LETTERS FROM LONDON
1. It's In The Genes
I looked up to see an enormous orange beach ball with a head and two legs on
the BBC breakfast TV red sofa. It had vermillion hair. It was a cousin to Kate
“he's lucky to have
me”Middleton.

As it turns out, Kailie (Katie-Kailie-Katie...interesting) was very fun. She was
fun and funny, witty and entertaining. Quite the opposite of Waity Katy who has
no discernable personality let alone wit. When asked if Kailie was going to the
wedding she replied: “I bloody well hope so.” I wouldn’t hold my breath. On the
channel 4 programme
Meet the Middletons she said: “I’ve asked everyone to
curtsy when they see me now.” As they should.

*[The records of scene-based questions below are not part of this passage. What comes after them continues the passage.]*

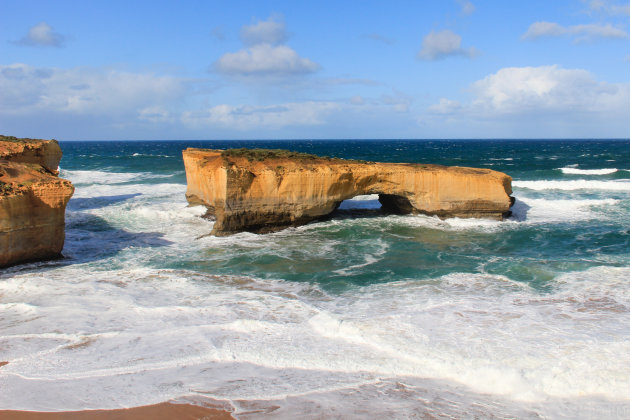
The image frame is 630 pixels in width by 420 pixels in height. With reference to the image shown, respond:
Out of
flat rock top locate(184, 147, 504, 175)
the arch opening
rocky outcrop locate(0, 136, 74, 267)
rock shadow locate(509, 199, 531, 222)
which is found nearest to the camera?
rocky outcrop locate(0, 136, 74, 267)

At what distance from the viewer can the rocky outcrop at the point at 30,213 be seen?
12672mm

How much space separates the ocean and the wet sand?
6.7 inches

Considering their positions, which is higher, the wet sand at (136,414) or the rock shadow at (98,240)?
the rock shadow at (98,240)

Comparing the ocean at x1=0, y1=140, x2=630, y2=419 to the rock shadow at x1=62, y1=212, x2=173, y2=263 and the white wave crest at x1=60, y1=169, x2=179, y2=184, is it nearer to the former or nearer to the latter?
the rock shadow at x1=62, y1=212, x2=173, y2=263

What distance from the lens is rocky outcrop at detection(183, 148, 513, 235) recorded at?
17.7 meters

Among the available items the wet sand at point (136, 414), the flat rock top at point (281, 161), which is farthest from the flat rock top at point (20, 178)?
the wet sand at point (136, 414)

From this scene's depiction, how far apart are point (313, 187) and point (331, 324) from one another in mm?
9768

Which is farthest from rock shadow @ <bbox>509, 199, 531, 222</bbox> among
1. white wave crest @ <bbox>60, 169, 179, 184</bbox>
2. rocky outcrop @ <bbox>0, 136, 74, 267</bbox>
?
white wave crest @ <bbox>60, 169, 179, 184</bbox>

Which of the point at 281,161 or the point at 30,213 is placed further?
the point at 281,161

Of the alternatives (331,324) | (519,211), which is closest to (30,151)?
(331,324)

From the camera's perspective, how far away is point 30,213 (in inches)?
517

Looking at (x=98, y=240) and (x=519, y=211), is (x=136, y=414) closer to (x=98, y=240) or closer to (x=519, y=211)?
(x=98, y=240)

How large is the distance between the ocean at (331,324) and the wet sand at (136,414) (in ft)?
0.56

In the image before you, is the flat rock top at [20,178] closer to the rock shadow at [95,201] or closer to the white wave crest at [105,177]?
the rock shadow at [95,201]
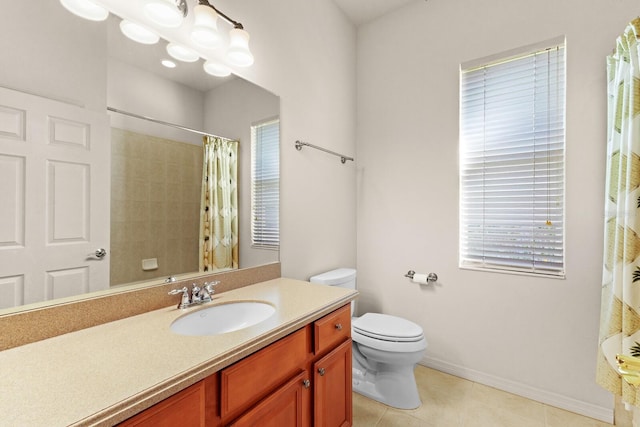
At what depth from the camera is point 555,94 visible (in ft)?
6.02

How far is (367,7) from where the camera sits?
240cm

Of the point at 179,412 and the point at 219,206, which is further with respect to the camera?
the point at 219,206

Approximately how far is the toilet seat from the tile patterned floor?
39 cm

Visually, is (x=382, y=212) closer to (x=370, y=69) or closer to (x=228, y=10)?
(x=370, y=69)

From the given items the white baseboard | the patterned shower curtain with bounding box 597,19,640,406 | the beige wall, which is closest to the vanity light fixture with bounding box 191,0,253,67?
the beige wall

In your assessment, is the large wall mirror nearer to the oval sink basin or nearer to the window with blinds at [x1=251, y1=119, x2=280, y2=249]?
the window with blinds at [x1=251, y1=119, x2=280, y2=249]

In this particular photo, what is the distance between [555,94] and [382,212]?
4.49 feet

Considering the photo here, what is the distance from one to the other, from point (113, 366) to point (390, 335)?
145cm

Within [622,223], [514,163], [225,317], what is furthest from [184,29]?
[622,223]

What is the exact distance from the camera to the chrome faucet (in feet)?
4.00

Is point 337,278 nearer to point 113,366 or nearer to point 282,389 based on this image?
point 282,389

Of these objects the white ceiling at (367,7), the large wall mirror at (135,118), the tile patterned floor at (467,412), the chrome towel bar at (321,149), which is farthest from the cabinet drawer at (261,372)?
the white ceiling at (367,7)

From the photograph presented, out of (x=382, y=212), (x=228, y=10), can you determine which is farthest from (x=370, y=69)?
(x=228, y=10)

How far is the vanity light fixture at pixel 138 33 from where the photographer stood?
44.6 inches
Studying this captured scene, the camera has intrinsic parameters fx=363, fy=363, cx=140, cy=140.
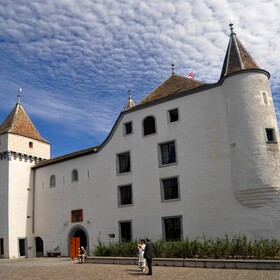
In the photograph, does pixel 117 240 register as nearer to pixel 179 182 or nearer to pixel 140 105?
pixel 179 182

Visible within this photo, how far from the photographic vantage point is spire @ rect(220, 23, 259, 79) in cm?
2427

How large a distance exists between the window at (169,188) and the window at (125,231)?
12.6 feet

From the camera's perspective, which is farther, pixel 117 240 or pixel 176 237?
pixel 117 240

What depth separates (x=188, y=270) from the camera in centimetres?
1692

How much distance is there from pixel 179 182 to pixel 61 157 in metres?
13.6

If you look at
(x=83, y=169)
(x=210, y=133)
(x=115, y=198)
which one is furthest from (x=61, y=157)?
(x=210, y=133)

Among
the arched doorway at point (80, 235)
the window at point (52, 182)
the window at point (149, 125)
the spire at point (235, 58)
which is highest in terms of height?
the spire at point (235, 58)

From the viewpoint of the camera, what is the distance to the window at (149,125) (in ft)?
91.6

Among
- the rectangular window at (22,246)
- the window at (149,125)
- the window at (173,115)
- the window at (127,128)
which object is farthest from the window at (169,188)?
the rectangular window at (22,246)

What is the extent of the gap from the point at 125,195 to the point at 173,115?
288 inches

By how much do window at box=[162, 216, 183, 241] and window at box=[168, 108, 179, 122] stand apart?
713 cm

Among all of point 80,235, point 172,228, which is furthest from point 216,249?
point 80,235

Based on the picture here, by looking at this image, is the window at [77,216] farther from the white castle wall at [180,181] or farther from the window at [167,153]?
the window at [167,153]

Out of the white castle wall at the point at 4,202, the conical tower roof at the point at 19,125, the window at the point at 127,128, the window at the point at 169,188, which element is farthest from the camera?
the conical tower roof at the point at 19,125
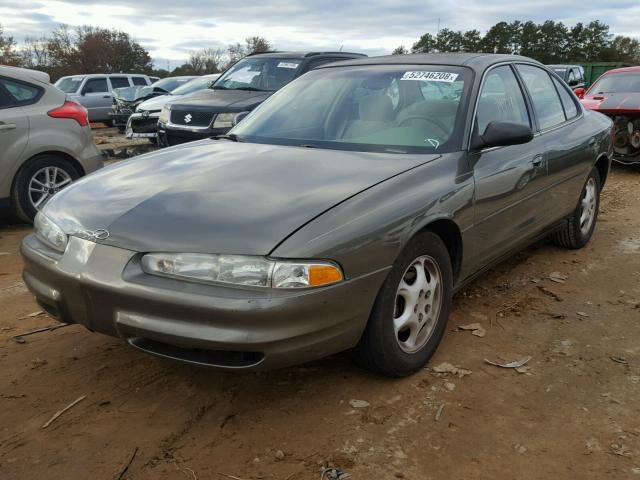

When interviewed on the programme, Waity-Katy’s relatives Joyce, Jean and
Brian Harrison held court; sitting at the head of the dining room table Jean
declared her strong opinions. “She’s not a commoner!” Corrected she
continued: “First time they’ve ever allowed it...(wrong Jean). She’s
extremely
passive, thoughtful...haven’t met her that often.” Was Cousin Jean
euphemistically implying without character yet calculatingly ambitious?
“Let’s hope it all goes well.”

“I hope so.” They held their collective breath as they simultaneously looked up
to the ceiling – or was it heaven – with knowing expressions. Exactly what do
they know?

Ninety-nine year old great aunt Alice: “I wonder how she’ll end up. I’m a bit
dubious about her going into the family. I don’t think she knows what she’s in
for.” Having planned it since she was ten, I rather think she does, Auntie.
Referring to WK’s socially striving shop assistant grandmother, Dorothy -
clearly the source for matriarchal ambitions: “
Pushy is the word. Pushy. For
want of a quiet life, (husband) Ron would do whatever she said he would do.”
Granny made him give up life as a lorry driver to become a builder. “The
wedding won’t make no difference in my life what’s so ever,” as she read the
book: William and Kate.

Jean filled us in: “After she met Ron, she didn’t want to know me.”  “A social
climber...not a hair out of place.” WK’s two minute stint at Jigsaw and hair
obsession rather interesting parallel wouldn’t you say.

Joyce: It must have been a love match... “because he (Ron) was so ordinary I
suppose.”

Brian: “Didn’t they (the Goldsmiths, Ron’s side of the family) call her
Lady
Dorothy.”

One of Dorothy’s ambitions was to move up the property ladder from her
council flat. Referred to as ‘the duchess’ in the village due to her ‘regal’
bearing, “she never settled for second best.” She bought the same pram as the
one Charles was pushed about in; The Regal by Silver Cross – ‘The World’s
Most Exclusive Carriages’ - apparently very striking...and very regal. “She’d
have to have the biggest pram out...so that everybody saw her with the baby in
the pram.”

Another relative: “You could say that they (the Middleton’s historically) probably
are [sic] quite dull but quite happy to be dull...and there is nothing wrong with
being dull.” Are you certain of that?

I don’t think their invites have been lost in the post.